• What is being asked:
Copy out every one of the entries below word for word, leaving out the pictures.

◇ ◇ ◇ ◇ ◇

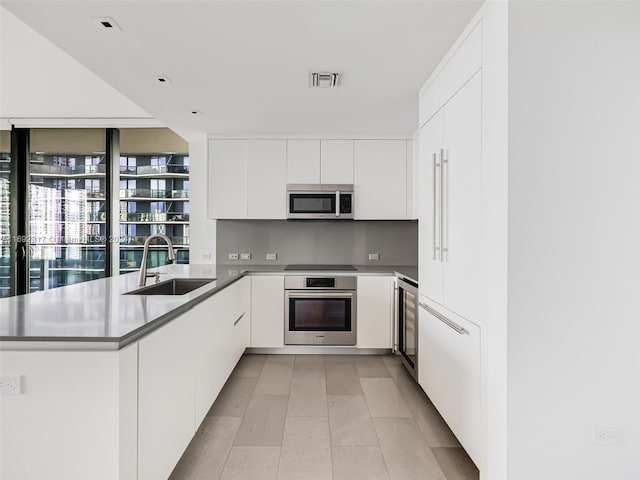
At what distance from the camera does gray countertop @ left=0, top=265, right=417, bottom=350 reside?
1301 millimetres

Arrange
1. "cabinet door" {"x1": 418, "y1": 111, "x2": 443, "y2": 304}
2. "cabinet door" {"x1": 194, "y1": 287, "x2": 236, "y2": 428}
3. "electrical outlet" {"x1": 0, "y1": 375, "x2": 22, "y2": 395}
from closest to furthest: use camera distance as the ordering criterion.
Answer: "electrical outlet" {"x1": 0, "y1": 375, "x2": 22, "y2": 395} → "cabinet door" {"x1": 194, "y1": 287, "x2": 236, "y2": 428} → "cabinet door" {"x1": 418, "y1": 111, "x2": 443, "y2": 304}

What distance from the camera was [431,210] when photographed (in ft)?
8.64

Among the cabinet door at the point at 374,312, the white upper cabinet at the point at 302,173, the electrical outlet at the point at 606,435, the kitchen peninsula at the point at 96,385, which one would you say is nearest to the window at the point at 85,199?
the white upper cabinet at the point at 302,173

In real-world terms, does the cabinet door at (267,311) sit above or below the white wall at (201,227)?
below

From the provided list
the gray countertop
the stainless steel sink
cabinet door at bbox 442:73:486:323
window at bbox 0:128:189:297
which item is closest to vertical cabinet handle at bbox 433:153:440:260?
cabinet door at bbox 442:73:486:323

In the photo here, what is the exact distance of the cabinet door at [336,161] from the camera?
14.0ft

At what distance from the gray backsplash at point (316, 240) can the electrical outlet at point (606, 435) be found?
3.08 m

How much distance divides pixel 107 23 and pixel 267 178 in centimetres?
239

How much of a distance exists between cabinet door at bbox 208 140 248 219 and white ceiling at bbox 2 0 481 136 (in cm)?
85

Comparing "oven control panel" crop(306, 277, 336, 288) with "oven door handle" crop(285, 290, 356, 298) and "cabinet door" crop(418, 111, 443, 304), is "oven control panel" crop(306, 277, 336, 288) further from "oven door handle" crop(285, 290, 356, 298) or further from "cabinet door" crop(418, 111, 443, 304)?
"cabinet door" crop(418, 111, 443, 304)

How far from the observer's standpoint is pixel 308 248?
15.4 feet

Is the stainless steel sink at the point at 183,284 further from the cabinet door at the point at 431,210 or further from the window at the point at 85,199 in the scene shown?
the window at the point at 85,199

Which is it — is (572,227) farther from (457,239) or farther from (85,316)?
(85,316)

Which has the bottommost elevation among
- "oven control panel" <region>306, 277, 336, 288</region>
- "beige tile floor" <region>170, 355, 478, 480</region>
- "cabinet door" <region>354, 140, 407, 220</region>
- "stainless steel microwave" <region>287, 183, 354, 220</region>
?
"beige tile floor" <region>170, 355, 478, 480</region>
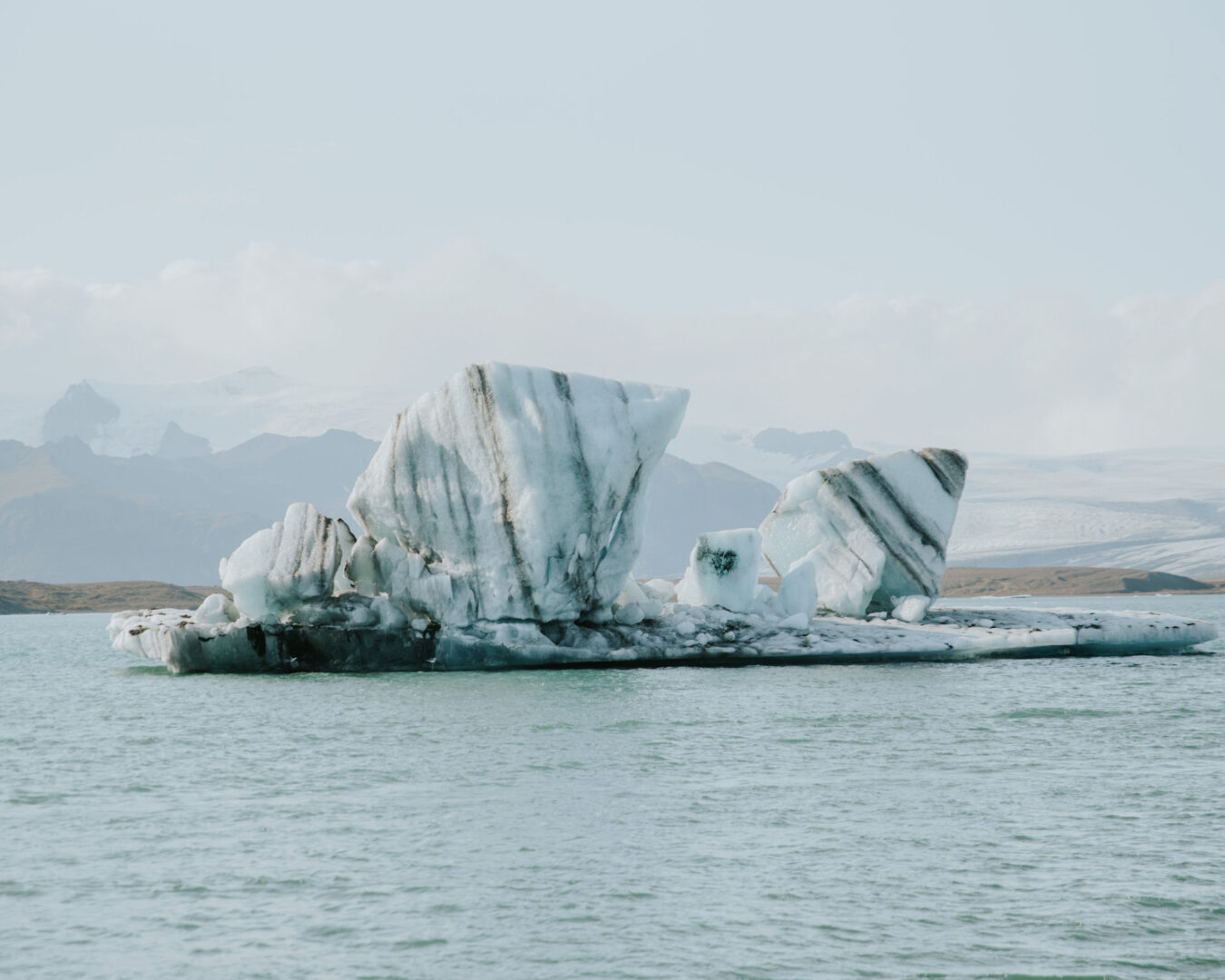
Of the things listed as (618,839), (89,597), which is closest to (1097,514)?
(89,597)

◇ ◇ ◇ ◇ ◇

• Response to the task:
At what distance from the camera does gray countertop @ left=0, top=265, right=417, bottom=350 reside?
1301 millimetres

Arrange
1. "cabinet door" {"x1": 418, "y1": 111, "x2": 443, "y2": 304}
2. "cabinet door" {"x1": 194, "y1": 287, "x2": 236, "y2": 428}
3. "electrical outlet" {"x1": 0, "y1": 375, "x2": 22, "y2": 395}
from closest to furthest: use camera distance as the ordering criterion.
Answer: "electrical outlet" {"x1": 0, "y1": 375, "x2": 22, "y2": 395} → "cabinet door" {"x1": 194, "y1": 287, "x2": 236, "y2": 428} → "cabinet door" {"x1": 418, "y1": 111, "x2": 443, "y2": 304}

What distance from the camera was [431,210] when photographed (in ft)?
8.64

Among the cabinet door at the point at 374,312, the white upper cabinet at the point at 302,173, the electrical outlet at the point at 606,435, the kitchen peninsula at the point at 96,385, which one would you say is nearest to the window at the point at 85,199?
the white upper cabinet at the point at 302,173

In real-world terms, does the cabinet door at (267,311) sit above or below the white wall at (201,227)?
below

From the provided list
the gray countertop
the stainless steel sink
cabinet door at bbox 442:73:486:323
window at bbox 0:128:189:297
which item is closest to vertical cabinet handle at bbox 433:153:440:260?
cabinet door at bbox 442:73:486:323

In the photo here, what is the exact distance of the cabinet door at [336,161] from the camera?
14.0ft

At what distance from the gray backsplash at point (316, 240) can the electrical outlet at point (606, 435) be found?
3.08 m

How much distance divides pixel 107 23 and pixel 267 178 in centimetres?
239

How much of a distance exists between cabinet door at bbox 208 140 248 219 and white ceiling at bbox 2 0 481 136 (in cm)?
85

Comparing "oven control panel" crop(306, 277, 336, 288) with "oven door handle" crop(285, 290, 356, 298) and "cabinet door" crop(418, 111, 443, 304), is "oven control panel" crop(306, 277, 336, 288) further from "oven door handle" crop(285, 290, 356, 298) or further from "cabinet door" crop(418, 111, 443, 304)?
"cabinet door" crop(418, 111, 443, 304)

How far from the observer's standpoint is pixel 308 248?
15.4 feet

Is the stainless steel sink at the point at 183,284 further from the cabinet door at the point at 431,210 or further from the window at the point at 85,199 in the scene shown?
the window at the point at 85,199

Which is it — is (572,227) farther from (457,239) or farther from (85,316)?
(85,316)

Which has the bottommost elevation among
- "oven control panel" <region>306, 277, 336, 288</region>
- "beige tile floor" <region>170, 355, 478, 480</region>
- "cabinet door" <region>354, 140, 407, 220</region>
- "stainless steel microwave" <region>287, 183, 354, 220</region>
?
"beige tile floor" <region>170, 355, 478, 480</region>
Of the things listed as (618,839), (89,597), which is closest to (1097,514)?
(89,597)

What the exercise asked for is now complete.